Professor Miller then described some of the differences he had with his master — Miller seemed to win all the battles – and then noted he had never bowed or scraped to anyone since.
“Oh, mark you,” he said “I hold in respect those who deserve it from me. I was not really under the thumb. I did that which was required by the nature of the job.
“It has been my philosophy of life to do best what I’m doing and if I cannot do it I withdraw because I would be a fraud to do otherwise. It would be like committing sin by silence when one should be heard.”
Eventually he did get a job at a Connecticut boys’ school — Alice and he split up for the year – before moving on to a Negro university in New Orleans and then back into the mainstream of physics with a fellowship at the University of Idaho.
Professor Miller described the major influences on his life as his “momma and poppa, his teachers, Alice and the beauty of learning.”

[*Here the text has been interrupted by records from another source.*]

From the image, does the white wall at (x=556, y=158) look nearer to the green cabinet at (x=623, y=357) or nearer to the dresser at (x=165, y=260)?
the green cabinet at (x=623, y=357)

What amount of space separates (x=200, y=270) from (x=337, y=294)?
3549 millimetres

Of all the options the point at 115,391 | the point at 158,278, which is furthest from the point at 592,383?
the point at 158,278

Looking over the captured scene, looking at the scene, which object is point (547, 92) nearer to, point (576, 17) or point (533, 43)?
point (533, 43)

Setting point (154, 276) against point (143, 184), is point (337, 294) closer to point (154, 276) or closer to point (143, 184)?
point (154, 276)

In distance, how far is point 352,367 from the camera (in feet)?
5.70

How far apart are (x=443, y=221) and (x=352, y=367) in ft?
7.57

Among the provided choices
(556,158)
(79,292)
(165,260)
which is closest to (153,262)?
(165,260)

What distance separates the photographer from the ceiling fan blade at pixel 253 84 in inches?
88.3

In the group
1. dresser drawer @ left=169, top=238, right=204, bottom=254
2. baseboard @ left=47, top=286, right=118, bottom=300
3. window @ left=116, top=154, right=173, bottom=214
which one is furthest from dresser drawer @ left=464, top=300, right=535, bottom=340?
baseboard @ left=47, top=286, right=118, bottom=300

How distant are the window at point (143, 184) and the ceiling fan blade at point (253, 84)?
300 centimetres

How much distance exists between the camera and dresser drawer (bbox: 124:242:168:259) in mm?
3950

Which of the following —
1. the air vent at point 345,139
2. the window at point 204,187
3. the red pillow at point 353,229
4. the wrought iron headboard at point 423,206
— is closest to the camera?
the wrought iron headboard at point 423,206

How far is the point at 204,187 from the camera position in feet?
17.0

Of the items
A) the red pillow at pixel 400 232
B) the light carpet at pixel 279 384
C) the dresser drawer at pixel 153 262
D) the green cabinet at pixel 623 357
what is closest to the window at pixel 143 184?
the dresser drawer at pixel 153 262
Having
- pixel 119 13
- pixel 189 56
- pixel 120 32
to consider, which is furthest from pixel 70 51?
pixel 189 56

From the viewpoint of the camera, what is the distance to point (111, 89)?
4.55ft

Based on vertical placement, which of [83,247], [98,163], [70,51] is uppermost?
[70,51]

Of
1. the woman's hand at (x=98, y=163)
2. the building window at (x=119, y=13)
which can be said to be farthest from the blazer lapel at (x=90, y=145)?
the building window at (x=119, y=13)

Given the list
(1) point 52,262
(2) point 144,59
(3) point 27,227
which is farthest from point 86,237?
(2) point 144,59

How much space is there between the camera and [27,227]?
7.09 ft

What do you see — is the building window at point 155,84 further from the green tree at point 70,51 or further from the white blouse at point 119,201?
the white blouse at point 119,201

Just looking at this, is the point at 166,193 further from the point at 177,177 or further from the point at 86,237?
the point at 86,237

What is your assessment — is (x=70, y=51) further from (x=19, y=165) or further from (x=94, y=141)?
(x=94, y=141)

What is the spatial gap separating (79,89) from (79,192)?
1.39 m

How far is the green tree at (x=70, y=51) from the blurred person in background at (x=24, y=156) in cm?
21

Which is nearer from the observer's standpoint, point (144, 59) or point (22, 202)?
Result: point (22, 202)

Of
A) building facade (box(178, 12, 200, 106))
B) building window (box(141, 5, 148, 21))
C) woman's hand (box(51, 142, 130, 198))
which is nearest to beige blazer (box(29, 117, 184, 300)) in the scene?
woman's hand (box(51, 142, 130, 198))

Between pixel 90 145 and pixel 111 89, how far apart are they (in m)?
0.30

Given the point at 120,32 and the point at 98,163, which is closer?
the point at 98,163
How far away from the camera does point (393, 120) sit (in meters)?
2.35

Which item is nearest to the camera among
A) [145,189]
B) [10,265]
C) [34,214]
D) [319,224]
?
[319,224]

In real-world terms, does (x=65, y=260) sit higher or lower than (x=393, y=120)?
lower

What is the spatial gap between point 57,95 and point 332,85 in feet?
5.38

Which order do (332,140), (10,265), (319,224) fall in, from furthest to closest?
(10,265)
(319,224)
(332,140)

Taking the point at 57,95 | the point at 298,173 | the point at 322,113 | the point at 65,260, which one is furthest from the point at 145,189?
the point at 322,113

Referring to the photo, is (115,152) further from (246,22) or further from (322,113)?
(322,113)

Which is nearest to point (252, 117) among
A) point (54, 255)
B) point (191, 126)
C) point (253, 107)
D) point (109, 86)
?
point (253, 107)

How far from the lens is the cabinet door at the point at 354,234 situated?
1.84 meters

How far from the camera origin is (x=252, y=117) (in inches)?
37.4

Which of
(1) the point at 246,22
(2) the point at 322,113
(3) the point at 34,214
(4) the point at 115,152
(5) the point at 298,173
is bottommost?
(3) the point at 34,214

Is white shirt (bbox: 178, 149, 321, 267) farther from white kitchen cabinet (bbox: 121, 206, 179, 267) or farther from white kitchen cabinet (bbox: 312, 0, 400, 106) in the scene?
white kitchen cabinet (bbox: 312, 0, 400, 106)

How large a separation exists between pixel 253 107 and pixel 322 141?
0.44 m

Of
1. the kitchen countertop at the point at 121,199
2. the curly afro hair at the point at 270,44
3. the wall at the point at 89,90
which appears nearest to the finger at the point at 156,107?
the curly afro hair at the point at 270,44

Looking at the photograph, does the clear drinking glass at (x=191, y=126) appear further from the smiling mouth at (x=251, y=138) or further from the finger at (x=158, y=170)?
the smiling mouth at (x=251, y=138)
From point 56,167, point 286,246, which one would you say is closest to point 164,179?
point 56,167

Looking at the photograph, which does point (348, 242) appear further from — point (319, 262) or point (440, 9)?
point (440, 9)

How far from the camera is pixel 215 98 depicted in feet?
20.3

As a child I was interested in everything,” he said. “Why the sky is blue. Why the sunset is red. How a worm crawls back into the earth when he is ploughed up in a furrow. Why a brook gurgles.
“As a matter of fact in my later years I published a paper in physics entitled, Old Questions Stated. Anew, and one of them was ‘Why does a brook gurgle’?’
“I had many scientific answers but the best answer I got was from a nun, a professor of physics. She said,’I think a brook gurgles for my special pleasure.’ That was the best answer I got because I knew all the other answers were wrong.”
He got up to close the window as a number of papers blew off his table.
“You see I’m not worried about that,” he said. “The wind was doing its thing. You wouldn’texpect me to put a shutter on the wind.”
Alice looked up from her book. “You would be concerned if your papers blew out the window,” she said with some asperity.
“Yeah, that might trouble me,” he grinned like a small boy caught doing something wrong.
It was time for the education question, while he was still out of step.
Describing his own teaching career he said he was glad he had been retired by the State of California in 1974 “because the academic scene ain’t what it used to be.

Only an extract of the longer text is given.